The number of government requests for user data have climbed to a new record, Facebook said in its biannual transparency report.
Those requests rose 16% during the first half of 2019 to 128,617, Chris Sonderby, the vice president and deputy general counsel for Facebook, wrote in a blog post on Wednesday.
It’s more than a fivefold increase from the 25,607 government requests in 2013, the first year Facebook published that data.
The U.S. has submitted the most requests so far in 2019, at 50,714, according to Facebook. Those requests asked for data from 82,461 total users/accounts.
Of those requests from the U.S. government, two-thirds included a “non-disclosure order prohibiting Facebook from notifying the user,” Sonderby wrote.

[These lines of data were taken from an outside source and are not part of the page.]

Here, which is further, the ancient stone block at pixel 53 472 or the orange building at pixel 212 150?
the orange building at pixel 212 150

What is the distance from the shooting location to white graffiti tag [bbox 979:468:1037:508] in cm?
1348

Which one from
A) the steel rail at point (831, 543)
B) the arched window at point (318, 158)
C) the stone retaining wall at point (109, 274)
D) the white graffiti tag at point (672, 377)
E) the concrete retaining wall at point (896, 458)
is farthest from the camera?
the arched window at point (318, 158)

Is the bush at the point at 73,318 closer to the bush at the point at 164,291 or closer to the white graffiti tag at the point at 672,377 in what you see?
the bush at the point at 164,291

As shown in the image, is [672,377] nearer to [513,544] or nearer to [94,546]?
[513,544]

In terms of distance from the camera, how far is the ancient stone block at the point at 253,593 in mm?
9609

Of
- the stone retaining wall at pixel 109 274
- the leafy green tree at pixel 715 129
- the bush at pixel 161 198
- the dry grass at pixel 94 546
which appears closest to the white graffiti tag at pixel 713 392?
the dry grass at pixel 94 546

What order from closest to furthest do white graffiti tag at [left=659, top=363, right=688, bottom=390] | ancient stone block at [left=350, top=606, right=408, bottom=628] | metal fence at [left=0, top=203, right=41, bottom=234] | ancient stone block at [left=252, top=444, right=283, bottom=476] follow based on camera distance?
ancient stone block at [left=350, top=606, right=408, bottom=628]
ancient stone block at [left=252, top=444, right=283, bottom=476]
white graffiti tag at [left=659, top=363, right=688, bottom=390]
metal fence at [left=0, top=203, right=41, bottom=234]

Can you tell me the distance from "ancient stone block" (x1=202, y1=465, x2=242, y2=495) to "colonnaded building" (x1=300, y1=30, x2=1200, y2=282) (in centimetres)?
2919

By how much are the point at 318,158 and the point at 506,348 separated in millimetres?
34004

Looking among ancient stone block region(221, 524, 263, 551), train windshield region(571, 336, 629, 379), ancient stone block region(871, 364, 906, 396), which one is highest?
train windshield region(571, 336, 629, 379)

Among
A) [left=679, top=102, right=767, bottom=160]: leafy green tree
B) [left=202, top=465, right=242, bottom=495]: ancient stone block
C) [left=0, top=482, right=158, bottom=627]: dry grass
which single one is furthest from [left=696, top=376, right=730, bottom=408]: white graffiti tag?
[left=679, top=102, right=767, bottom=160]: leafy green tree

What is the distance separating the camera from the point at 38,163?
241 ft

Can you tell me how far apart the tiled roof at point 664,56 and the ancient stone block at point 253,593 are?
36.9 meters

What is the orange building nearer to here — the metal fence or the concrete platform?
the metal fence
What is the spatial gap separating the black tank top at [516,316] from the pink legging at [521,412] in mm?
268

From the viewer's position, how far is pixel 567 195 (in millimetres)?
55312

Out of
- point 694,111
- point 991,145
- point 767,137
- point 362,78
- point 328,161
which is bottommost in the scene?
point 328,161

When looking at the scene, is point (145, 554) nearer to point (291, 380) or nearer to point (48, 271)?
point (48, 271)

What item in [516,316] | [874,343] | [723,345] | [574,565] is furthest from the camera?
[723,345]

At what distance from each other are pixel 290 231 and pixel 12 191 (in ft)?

Facebook said it produced data for 88% of U.S. government requests, and that a majority of them, 47,457, were under the “legal process” category that includes search warrants, subpoenas and court orders. In 2013, Facebook complied with about 80% of requests.
“As we have said in prior reports, we always scrutinize every government request we receive for account data to make sure it is legally valid,” Sonderby wrote. “This is true no matter which government makes the request. If a request appears to be deficient or overly broad, we push back, and will fight in court, if necessary.
“We do not provide governments with ‘back doors’ to people’s information,” he added.